Assignment 1 ▸ Quote from the passage on creation and suffering word for word, starting with "When we suffer, we" and going on through "is saying here?)".
Assignment 2 ▸ In the passage on creation and suffering, turn the paragraph that begins "When you read Gen. 3 closely" into a short bulleted list that keeps its main facts.

When we suffer, we need to appreciate the intensity of our sufferings and then multiply that intensity a hundredfold to understand how intense our joy will be when we go to be with Jesus. The depth of the suffering points to the height of joy we will experience in heaven.
Normally when we think of suffering, we think only of humans and animal pets as suffering. Paul though claims that suffering has touched the entire universe. According to v. 19 what is creation waiting for? What does the revealing of the sons of God refer to? How and when will we be revealed as sons of God? (1 John 3:2 may help you understand what Paul is saying here?)
According to v. 20 what was the creation (the entire material universe) subjected to? When did this happen? Did creation want this to happen to itself?
But why does nature suffer? Paul claims that it was subjected to futility, not of its own will. How and when did that happen?
Romans 8:18-25 actually finishes what Rom. 5:12-21 started: the cosmic nature of the work of the Second Adam (not to speak of the cosmic destruction the First Adam inflicted upon the universe). The First Adam didn't simply affect mankind; he affected the entire universe.
When you read Gen. 3 closely, you will see that the punishment which fell upon Adam differed from the punishments inflicted upon the serpent and Eve. The serpent because of his rebellion had to crawl on his belly henceforth. The woman had to bear children with pain. The curse though fell upon Adam indirectly. God didn't curse him; rather He cursed the ground which made it more difficult for Adam to work.
But why the ground since it didn't do any wrong? Adam, Eve and the serpent to be sure, but why the ground? The reason is that man is integrally connected to the ground, to the universe. Man was not created out of some unique materials. There is nothing in man that you find in the rest of the world. The world of science didn't discover this until the 1800's with Darwin; whereas Paul discovered it 1800 years before Darwin and even Moses 3200 years before Darwin--we are integrally connected with all the universe. When man fell, the universe fell. The wonderful thing is that because the Second Adam has risen from the dead, the entire universe will rise from the dead. Not simply those who believe in Christ--all mankind, even the universe. God does not annihilate what He creates. Rather, he transforms it. In fact, He will transform it so that it might become a suitable dwelling place for the transformed sons and daughters of God AND ALSO a suitable dwelling place for God Himself to dwell in.

(Source data)
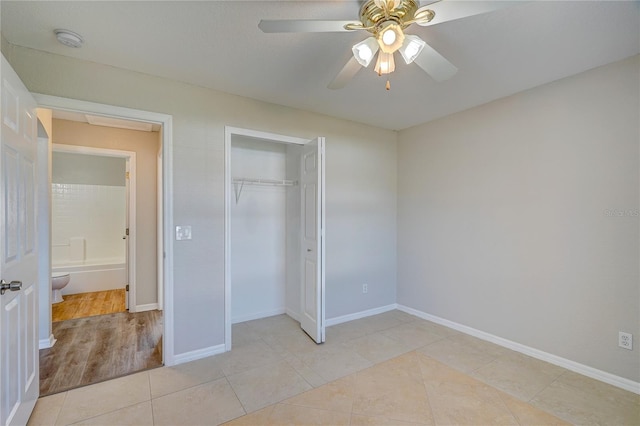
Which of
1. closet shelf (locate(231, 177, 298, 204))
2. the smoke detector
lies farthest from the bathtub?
the smoke detector

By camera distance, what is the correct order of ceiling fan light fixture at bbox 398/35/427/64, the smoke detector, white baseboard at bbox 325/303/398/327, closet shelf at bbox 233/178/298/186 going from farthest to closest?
1. white baseboard at bbox 325/303/398/327
2. closet shelf at bbox 233/178/298/186
3. the smoke detector
4. ceiling fan light fixture at bbox 398/35/427/64

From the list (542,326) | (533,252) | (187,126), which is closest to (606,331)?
(542,326)

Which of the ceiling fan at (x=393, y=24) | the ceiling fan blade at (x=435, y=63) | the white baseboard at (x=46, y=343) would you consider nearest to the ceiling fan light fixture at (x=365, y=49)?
the ceiling fan at (x=393, y=24)

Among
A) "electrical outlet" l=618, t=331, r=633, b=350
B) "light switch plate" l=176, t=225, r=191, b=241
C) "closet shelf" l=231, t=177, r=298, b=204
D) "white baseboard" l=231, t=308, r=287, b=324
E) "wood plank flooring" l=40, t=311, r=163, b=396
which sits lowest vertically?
"wood plank flooring" l=40, t=311, r=163, b=396

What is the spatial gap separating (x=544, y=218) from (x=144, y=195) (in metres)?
4.66

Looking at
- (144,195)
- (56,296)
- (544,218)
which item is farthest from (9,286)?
(544,218)

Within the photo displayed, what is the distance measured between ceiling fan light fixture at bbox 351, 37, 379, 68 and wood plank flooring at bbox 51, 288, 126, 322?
4410 millimetres

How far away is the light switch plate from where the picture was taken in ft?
8.76

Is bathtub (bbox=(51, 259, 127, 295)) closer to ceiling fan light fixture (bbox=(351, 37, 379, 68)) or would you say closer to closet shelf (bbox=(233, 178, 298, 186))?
closet shelf (bbox=(233, 178, 298, 186))

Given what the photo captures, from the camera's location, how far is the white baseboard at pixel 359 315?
11.9 feet

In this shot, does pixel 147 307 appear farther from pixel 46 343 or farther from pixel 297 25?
pixel 297 25

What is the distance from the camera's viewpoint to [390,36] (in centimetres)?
152

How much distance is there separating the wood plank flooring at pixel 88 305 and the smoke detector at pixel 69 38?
131 inches

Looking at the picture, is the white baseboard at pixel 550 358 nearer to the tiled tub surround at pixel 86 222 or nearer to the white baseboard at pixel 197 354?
the white baseboard at pixel 197 354
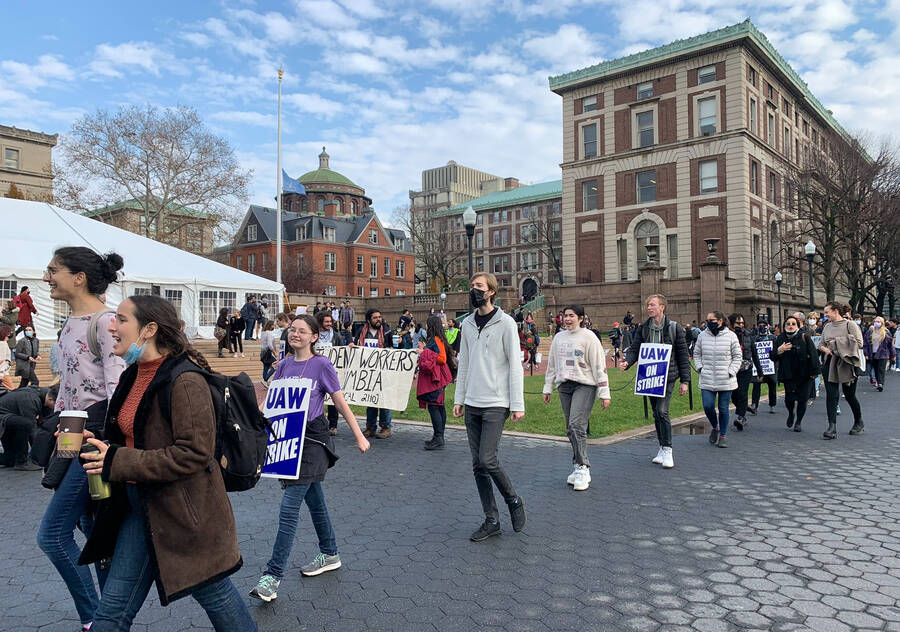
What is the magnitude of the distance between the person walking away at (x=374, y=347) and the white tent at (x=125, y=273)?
11.5 metres

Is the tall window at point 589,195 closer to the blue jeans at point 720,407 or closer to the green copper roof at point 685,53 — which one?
the green copper roof at point 685,53

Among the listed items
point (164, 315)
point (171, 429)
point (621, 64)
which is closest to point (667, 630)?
point (171, 429)

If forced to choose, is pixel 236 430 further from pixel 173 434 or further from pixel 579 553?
pixel 579 553

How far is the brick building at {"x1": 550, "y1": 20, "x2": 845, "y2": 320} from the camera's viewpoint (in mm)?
44969

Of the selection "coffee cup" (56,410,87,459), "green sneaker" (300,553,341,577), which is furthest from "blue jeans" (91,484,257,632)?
"green sneaker" (300,553,341,577)

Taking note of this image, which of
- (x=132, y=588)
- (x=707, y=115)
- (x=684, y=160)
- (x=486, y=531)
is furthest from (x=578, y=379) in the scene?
(x=707, y=115)

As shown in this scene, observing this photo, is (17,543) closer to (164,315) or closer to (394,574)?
(394,574)

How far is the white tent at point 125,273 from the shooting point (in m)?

Task output 1 ▸
When we suffer, we need to appreciate the intensity of our sufferings and then multiply that intensity a hundredfold to understand how intense our joy will be when we go to be with Jesus. The depth of the suffering points to the height of joy we will experience in heaven.
Normally when we think of suffering, we think only of humans and animal pets as suffering. Paul though claims that suffering has touched the entire universe. According to v. 19 what is creation waiting for? What does the revealing of the sons of God refer to? How and when will we be revealed as sons of God? (1 John 3:2 may help you understand what Paul is saying here?)

Task output 2 ▸
- In Genesis 3, Adam's punishment differed from those given to the serpent and Eve.
- Because of his rebellion, the serpent had to crawl on his belly from then on.
- The woman had to bear children in pain.
- The curse fell on Adam only indirectly: God cursed the ground instead of him, which made Adam's work harder.